# What this exercise asks
1) List the issues the appellant formulated in his brief of argument, as described in the court judgment excerpt.
2) Pick up the court judgment excerpt after its final sentence and carry it on.

# Source excerpt
start

The learned trial Judge did not grant the claim of the appellant. He dismissed it. Ogbodu, J. described the entire action as speculative and gold digging, provocative and sufficient to cause the respondent annoyance. The Court of Appeal did not agree with the learned trial Judge. That court awarded the appellant redundancy benefits in the sum of N5,285.00.
The appellant has come to the Supreme Court. He is still aggrieved. In his brief of argument, the appellant formulated three issues on the evaluation of the evidence before the trial court in the award of the redundancy benefits; the refusal of the court to award repatriation allowance and the use of exhibit H as the legal basis of the relationship of the parties. The respondent also formulated three issues along with same or similar lines.
It appears to me that both parties agree that exhibit H governed the labour relationship between them. I entirely agree with them. They move apart and in their different ways on the construction or interpretation of Exhibit H in the light of the facts of the case. exhibit H provides for the payment of repatriation allowance. So too the payment of redundancy benefits.

end

# Given material

start

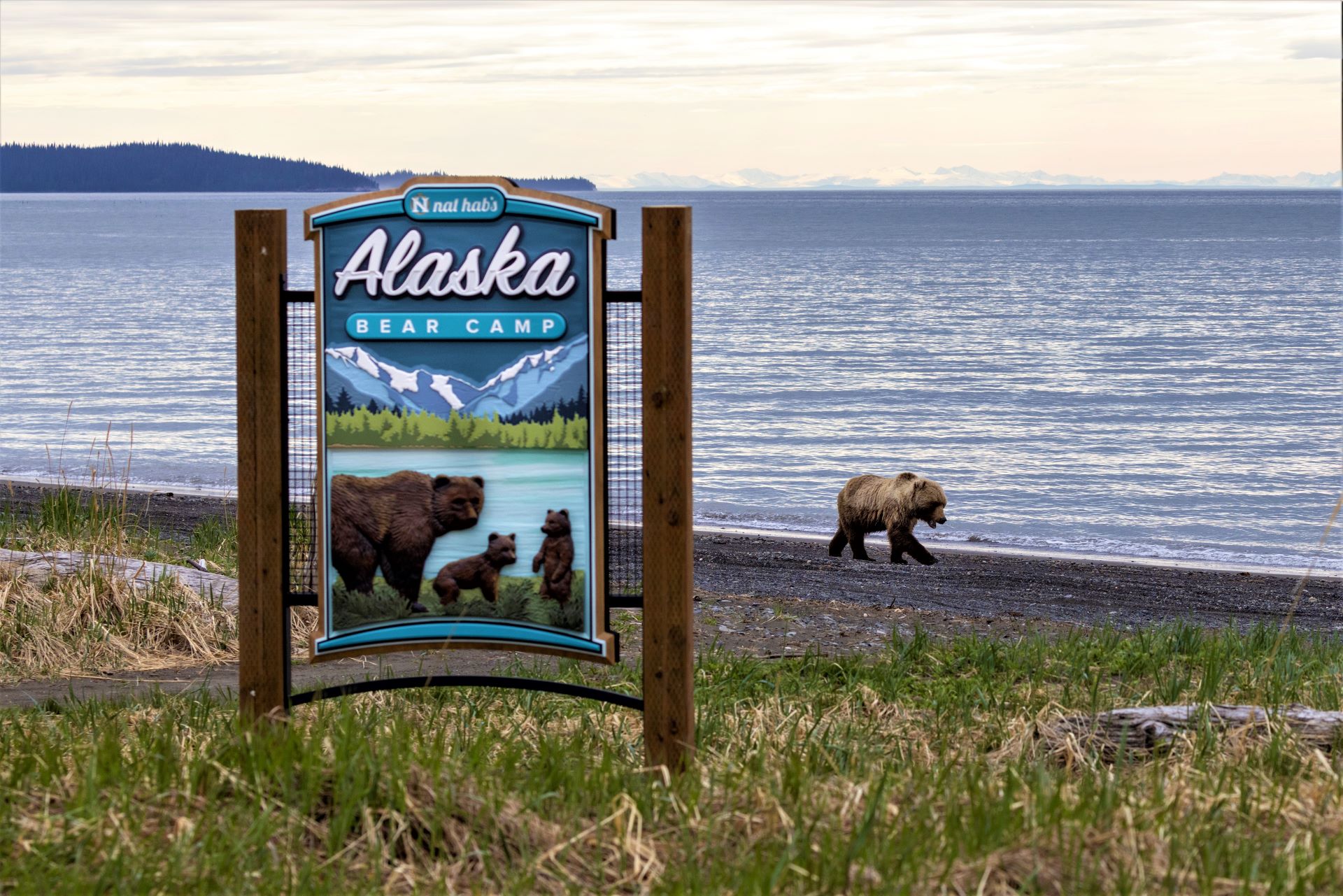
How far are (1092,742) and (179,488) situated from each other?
17.0 metres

end

# Task answers
1)
- The evaluation of the evidence before the trial court in the award of the redundancy benefits
- The refusal of the court to award repatriation allowance
- The use of exhibit H as the legal basis of the relationship of the parties

2)
While Article 9 provides for payment of repatriation allowance, Article 10 provides for payment of redundancy benefits.
Let me quickly read the two articles:
“9(b) Employment may be terminated upon giving one month’s notice by either side or payment in lieu of such notice.
(c) If an employee’s service is terminated by the company, the employee shall be repatriated, his wife and a maximum of four (4) children, to his original place of engagement at the company’s expense.
10. Redundancy pay shall be given as compensation for loss of future prospect with one employer. Redundancy occurs when the service of a worker, having been in the continuous employment of one employer for two or more years are no longer required by that employer due to no fault of the worker, EXCEPT those workers who are employed on a contract for a specific job or for a specific length of time.”
The Court of Appeal could not order the payment of repatriation allowance because the appellant did not plead it in his Amended Statement of Claim. The court said at page 140 of the record:
“I agree with the submission of learned counsel for the Respondent that the plaintiff/appellant’s claim for Repatriation allowance was not pleaded as is not one in respect of which issues were joined and canvassed at the lower court. There was therefore no reason for the lower court, notwithstanding the admission of Peter Enumah under cross-examination to hold that the repatriation allowance should have been included when Exhibit K was computed.”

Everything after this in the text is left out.